İsrail’in 7 Ekim’de başlattığı savaş, tüm acımasızca suçlarıyla devam ediyor. Her gün yeni bir sivil yerleşimi hedef alınıyor ve yüzlerce insan katlediliyor. Henüz anlaşmaya varılan, mutabakat sağlanan bir konu yok. Avrupa kafasını kuma gömmüş durumda, Amerika her eylemi meşrulaştırma çabası içerisinde, Türkiye arabuluculuk için mücadele etmekte, İslam ülkeleri ise kınama faslını geçip boykot çağrısı aşamasına geçmiş durumda. Bu yazımızda boykot sürecini ele alacağız.

     Tarihsel süreçte ‘boykot’ hem ülkeler açısından hem de ulusal ve firmalar açısından bir enstrüman olarak kullanılmıştır.

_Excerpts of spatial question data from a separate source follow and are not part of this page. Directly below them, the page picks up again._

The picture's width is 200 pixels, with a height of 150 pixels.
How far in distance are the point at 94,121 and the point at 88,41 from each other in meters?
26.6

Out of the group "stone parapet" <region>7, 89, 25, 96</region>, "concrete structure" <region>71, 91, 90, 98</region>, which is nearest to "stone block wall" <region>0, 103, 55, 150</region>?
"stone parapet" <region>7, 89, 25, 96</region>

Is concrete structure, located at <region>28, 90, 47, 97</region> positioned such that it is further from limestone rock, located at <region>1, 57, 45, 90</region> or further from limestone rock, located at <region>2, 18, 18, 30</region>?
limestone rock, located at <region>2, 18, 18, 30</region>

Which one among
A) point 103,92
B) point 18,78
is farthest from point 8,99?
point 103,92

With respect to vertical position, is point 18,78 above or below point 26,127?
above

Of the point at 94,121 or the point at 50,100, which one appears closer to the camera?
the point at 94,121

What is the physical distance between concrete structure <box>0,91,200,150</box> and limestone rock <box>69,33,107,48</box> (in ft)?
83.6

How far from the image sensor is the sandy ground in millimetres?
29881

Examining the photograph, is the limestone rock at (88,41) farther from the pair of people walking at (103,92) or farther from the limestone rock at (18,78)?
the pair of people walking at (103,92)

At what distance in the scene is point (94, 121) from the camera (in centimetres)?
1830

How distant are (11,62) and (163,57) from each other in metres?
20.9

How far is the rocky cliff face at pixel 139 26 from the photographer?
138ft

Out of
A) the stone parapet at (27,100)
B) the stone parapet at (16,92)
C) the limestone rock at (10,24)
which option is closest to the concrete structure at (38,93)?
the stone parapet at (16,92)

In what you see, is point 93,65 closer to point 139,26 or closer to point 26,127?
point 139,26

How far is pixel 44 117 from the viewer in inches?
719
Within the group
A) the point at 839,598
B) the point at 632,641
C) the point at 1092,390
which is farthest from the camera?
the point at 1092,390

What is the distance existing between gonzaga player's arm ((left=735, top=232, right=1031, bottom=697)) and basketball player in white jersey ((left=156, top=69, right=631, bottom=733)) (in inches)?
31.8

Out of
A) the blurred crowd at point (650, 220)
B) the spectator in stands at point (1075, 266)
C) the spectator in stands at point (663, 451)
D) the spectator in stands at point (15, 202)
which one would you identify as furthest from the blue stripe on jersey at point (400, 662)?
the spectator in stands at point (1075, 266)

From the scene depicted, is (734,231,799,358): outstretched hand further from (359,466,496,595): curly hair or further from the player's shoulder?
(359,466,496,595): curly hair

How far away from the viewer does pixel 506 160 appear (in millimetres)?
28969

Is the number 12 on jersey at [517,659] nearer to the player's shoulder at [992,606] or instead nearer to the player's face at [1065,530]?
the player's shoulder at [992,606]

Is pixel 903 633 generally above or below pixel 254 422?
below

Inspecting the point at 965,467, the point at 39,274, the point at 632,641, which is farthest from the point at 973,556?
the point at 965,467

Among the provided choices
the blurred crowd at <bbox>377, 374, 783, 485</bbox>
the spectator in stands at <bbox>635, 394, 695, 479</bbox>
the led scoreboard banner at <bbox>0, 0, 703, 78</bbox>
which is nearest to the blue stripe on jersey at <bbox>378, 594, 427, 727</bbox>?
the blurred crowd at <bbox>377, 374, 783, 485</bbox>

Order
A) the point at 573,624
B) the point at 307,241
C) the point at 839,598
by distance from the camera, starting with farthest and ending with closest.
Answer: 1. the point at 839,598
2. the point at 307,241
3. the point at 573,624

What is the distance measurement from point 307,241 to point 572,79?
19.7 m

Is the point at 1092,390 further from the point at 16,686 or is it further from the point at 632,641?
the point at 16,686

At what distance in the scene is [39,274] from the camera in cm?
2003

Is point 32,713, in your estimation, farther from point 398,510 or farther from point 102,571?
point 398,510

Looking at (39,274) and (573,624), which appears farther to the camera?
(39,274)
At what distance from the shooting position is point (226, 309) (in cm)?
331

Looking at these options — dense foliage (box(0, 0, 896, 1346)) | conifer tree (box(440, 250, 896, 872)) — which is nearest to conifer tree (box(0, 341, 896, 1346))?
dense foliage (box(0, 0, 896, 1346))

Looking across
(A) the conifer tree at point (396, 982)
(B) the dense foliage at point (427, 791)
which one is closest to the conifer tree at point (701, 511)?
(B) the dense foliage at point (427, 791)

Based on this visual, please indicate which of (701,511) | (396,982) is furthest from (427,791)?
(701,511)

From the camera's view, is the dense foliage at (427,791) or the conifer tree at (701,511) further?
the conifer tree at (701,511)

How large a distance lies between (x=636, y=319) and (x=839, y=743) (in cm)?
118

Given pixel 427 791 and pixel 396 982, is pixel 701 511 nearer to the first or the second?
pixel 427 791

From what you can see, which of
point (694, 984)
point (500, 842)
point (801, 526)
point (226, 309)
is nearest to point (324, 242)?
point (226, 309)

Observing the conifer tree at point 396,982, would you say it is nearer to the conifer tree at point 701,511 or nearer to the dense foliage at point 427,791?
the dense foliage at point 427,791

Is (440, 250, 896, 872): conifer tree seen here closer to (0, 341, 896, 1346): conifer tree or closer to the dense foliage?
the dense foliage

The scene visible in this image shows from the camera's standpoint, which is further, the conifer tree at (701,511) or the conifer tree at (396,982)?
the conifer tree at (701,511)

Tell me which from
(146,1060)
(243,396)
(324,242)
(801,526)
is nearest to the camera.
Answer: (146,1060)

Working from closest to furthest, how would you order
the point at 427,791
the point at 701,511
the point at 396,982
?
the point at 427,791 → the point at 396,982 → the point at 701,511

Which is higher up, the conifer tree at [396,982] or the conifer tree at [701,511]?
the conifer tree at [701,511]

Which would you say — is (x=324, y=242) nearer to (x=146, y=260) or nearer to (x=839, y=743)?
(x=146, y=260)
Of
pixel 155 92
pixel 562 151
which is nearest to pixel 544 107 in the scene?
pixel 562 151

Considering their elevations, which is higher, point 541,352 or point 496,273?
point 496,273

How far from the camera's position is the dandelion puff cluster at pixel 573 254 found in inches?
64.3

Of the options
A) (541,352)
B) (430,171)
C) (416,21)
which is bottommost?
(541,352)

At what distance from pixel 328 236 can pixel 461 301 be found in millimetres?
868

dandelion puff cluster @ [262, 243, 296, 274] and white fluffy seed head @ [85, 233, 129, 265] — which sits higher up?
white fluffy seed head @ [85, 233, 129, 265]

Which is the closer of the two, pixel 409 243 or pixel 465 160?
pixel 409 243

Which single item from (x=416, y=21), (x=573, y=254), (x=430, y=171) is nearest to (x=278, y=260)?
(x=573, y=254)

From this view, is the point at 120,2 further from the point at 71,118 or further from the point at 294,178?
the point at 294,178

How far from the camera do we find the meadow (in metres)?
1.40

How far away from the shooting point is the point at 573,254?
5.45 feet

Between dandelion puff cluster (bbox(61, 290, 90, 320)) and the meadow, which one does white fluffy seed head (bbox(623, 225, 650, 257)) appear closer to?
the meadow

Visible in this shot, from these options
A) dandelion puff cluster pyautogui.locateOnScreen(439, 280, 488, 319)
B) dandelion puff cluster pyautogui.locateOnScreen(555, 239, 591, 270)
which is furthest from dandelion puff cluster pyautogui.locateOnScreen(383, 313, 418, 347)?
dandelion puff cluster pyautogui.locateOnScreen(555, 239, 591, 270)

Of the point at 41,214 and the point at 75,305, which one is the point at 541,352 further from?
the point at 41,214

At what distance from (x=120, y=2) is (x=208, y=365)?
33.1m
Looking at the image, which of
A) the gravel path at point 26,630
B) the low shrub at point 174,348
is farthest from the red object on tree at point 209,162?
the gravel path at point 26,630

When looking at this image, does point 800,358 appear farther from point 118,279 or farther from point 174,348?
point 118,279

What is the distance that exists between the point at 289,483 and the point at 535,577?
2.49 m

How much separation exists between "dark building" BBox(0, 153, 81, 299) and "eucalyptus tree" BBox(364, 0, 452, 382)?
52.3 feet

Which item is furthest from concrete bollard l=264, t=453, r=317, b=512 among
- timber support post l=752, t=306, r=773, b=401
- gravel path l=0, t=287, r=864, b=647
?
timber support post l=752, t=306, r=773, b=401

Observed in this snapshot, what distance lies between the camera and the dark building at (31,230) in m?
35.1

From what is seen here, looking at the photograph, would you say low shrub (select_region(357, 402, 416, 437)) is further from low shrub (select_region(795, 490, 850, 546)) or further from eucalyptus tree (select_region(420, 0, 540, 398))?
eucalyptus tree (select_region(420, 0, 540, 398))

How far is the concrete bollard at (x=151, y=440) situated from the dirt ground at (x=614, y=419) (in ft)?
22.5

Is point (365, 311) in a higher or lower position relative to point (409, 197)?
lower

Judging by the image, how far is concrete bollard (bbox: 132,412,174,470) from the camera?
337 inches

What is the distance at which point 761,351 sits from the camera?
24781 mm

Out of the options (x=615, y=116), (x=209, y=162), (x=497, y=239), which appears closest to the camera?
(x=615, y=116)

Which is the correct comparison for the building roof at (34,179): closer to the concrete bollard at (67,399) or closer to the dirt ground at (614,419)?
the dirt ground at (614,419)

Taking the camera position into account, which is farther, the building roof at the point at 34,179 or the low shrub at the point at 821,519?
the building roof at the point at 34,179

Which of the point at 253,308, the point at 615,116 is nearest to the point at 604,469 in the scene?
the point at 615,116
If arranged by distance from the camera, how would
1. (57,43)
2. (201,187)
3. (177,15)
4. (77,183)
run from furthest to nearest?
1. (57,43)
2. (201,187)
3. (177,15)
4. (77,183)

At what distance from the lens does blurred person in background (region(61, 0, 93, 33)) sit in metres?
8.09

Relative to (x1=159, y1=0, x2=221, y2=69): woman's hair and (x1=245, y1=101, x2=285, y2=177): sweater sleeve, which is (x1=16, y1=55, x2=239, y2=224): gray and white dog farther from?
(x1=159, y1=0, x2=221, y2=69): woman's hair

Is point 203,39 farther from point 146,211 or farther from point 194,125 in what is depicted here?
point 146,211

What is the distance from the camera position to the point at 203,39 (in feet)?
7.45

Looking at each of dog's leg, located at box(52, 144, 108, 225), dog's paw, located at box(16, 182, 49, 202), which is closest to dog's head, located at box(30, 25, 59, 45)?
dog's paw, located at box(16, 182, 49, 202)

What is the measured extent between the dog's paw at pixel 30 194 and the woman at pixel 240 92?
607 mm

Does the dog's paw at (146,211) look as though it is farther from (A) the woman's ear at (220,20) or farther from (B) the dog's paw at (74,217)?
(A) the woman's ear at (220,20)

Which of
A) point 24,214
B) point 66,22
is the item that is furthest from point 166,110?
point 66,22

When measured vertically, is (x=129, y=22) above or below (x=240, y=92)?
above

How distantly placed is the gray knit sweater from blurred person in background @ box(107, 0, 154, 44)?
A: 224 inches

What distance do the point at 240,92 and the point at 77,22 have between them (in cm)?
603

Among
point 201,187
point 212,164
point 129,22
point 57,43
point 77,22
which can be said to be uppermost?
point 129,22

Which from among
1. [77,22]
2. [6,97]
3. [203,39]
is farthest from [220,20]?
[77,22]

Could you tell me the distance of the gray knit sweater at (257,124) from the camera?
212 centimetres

Genel olarak ilişkileri ve tedariği kesmek anlamında kullanılan, ekonomik yaptırım için doğru organizasyonla yönetildiğinde istenilen sonuçlar elde edilmesi muhtemeldir. Dünyada en ileri şekilde Nazilerin Almanya’da devletinde desteğiyle Yahudilere uyguladığı kısıtlamalar en bariz sonuç odaklı örneğidir.

Gelelim günümüze…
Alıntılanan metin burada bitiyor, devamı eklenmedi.